I have to say it is really cool to spend your a portion of your day talking to fascinating folks who have such amazing stories and wisdom that is worthy of sharing. Being a curious kind of person and one who loves to learn and experience new things this avenue will certainly wet my appetite and expose myself and I hope you all to a world of wonders.

Thank you for your support and time!

My your life be filled with inner peace and pure love and joy for living!

The Practice of Inner Peace

This is my daily practice, the practice of inner peace. This is my way of being, this is what my actions, thoughts, emotions, feelings, expressions, movements, you name all move and flow with and toward. Too me and for me this is the key to things such as happiness, contentment, respect for yourself and others, and the list goes on.

This is not a practice based on achievement, nor is there a way to measure the success. Instead this is a practice of being, being present, of being conscious and aware and of being still. The practice is perfect, always perfect even in its daily imperfections and 'mishaps', 'mistakes', 'imperfections' happen daily some more than others. However, there is no alarm, no cause for concern, no need to get jumpy, edgy, angry, frustrated, disappointed, etc.

This is all part of my process, of my movement toward higher levels of awareness, of consciousness, of truly being an example of a way to live life without limits, to life live to the fullest, enjoying the fruits of the situations, experiences, opportunities, relationships, and 'successes & failures', whatever they are or whatever that truly means.

I believe world peace begins at home, in the hearts, minds, bodies and souls of the individual. From there we can have the compassion and presence necessary to show through daily action what it means to act with peace, with compassion, with forgiveness, with kindness, with appreciation, with gratitude, with love, with respect for all and all living things.

Possibilities are limitless, and open to all! I wish upon everyone Inner Peace!

Tuesday, August 12, 2008

Trail Run and Yoga

Wow, trail running is one heck of a way to train the body and mind.
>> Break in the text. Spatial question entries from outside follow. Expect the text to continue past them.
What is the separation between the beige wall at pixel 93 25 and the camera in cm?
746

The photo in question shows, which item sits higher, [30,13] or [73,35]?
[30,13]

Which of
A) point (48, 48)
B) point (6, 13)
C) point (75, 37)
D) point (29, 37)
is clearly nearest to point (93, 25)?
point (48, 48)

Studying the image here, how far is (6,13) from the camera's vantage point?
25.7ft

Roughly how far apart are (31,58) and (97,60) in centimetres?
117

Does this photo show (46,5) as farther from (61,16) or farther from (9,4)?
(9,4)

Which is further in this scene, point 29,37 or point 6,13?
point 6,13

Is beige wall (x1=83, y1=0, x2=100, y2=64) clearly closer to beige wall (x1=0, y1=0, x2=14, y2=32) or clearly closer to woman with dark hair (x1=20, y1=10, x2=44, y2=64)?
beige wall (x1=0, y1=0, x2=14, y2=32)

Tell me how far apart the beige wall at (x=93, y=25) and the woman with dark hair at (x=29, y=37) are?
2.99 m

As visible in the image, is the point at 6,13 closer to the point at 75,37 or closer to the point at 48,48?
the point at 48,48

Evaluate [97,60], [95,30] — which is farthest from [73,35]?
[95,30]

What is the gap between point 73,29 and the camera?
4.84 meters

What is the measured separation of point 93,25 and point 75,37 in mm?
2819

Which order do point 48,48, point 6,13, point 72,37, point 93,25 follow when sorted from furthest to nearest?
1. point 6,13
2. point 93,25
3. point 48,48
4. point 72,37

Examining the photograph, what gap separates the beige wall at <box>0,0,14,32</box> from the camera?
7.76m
As I start to get back on the trails I cannot help but reflect back to my adventure racing days. The first thing that comes to mind is 'if I only knew then what I know now'. And, all in all we were pretty successful, winning a race, placing second in a year series and having some respectable times against some good competition and in some harsh conditions.

When we were competing I have to say that I did not know how to maximize my potential. My training was suspect to say the least and it certainly is not how I would train today. As I prepare for my new running re-transformation I am becoming a student all over again and I am excited about.
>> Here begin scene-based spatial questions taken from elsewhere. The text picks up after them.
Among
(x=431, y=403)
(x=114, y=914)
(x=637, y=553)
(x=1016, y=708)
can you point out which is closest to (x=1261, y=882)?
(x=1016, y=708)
On my run today which took me through the hills of Rancho San Antonio on the Wildcat Loop and up a portion of the PG&E trail I began to have flashbacks. I could not help but remember just how effective trail runs are and just how darn hard they can be, especially on those long climbs, that mix in short steep sections, much like Rancho and especially the PG&E trail.

Yes, I did indeed hike up a few of the many, many hills and this strategy helped me conserve my energy so I could run the 'less steep' hills and power through the flats. Taking the hike the hills approach, run the flats and downs is what many of the 'experts' who run ultra trail runs do and this has been a proven and effective strategy. I believe that for me, this strategy will help me when I get to the longer distances.

See, I really do not enjoy running the roads/streets but truly do love trail running, always have. Being out in nature, pushing my limits, the quiet ambiance and the clean air really add to the experience, which is exactly what trail running is for me. Therefore as I continue to build a base, gain strength, help my body adjust and find balance in my training I will start to transition to more trail and less road.

However, this leads to one of my key reflections about my prior experience. I will be well served running flats, maintaining a good strong pace, and being able to do so over longer distances. Plus, hills/trails do place more stress and the recovery flat runs will really help me acclimate once I focus more on trail stuff.

Great run today, covering around 4 miles and 40 minutes which is a great pace and one I could have sustained for a longer duration....but slow and steady right now as I adapt.

Monday, August 11, 2008

Kevin McMahon, This Weeks Radio Show Guest

Join me and my guest Kevin McMahon this Wednesday August 13th at 1pm PST.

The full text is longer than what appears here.